Figures are approximate, correct data in report: South Asia 11%, Africa 6%, North America -2%, Western Europe -6%, total -7%, CEE -8%, Caribbean -19%, Middle East -31%, Central & South America -60%

In Q3 of 2017 the percentage gap between respondents expecting conditions to worsen verses those expecting conditions to improve reduced by five points on Q2. This relatively upbeat nature of the survey mirrors the PMIs, global exports and GDP growth, which all suggest that the global economy is doing well.

The US in focus

Confidence in the US fell for the second consecutive quarter in Q2, with the number of people feeling less confident about the future exceeding those feeling more confident; this is the first time this has been the case since Q3 of 2016. 

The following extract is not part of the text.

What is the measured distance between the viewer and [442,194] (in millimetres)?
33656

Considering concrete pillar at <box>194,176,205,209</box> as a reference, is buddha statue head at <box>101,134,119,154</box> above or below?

The drop in confidence comes as the administration continues to deal with challenges in pushing through its agenda of healthcare reform, tax cuts and increases in infrastructure spending. Given challenges with getting a tax cut and infrastructure spending bill through Congress, fiscal reforms seem unlikely to come into effect before 2018 at the earliest. 

The economy should continue to perform relatively well without a big fiscal stimulus, but these delays will be a disappointment for investors who were hoping for a fiscal-led boost to growth this year. 

Asia Pacific riding high

In Asia Pacific, economic confidence increased in Q3 for the third consecutive quarter to reach a new record high. This upswing is likely to be largely due to an improvement in export prospects. 

Many of the region’s locations, including Hong Kong, Taiwan, South Korea and Thailand, are heavily trade-dependent. The recovery in global demand has therefore given them a significant boost. Growth in these locations is now the fastest in three years. 

South Asia looking robust

In South Asia, confidence was higher than in any other region in Q3, and reached its highest level since the third quarter of 2016. This high confidence is mirrored by the underlying economics, with healthy growth expectations for the region’s two biggest economies, India and Pakistan.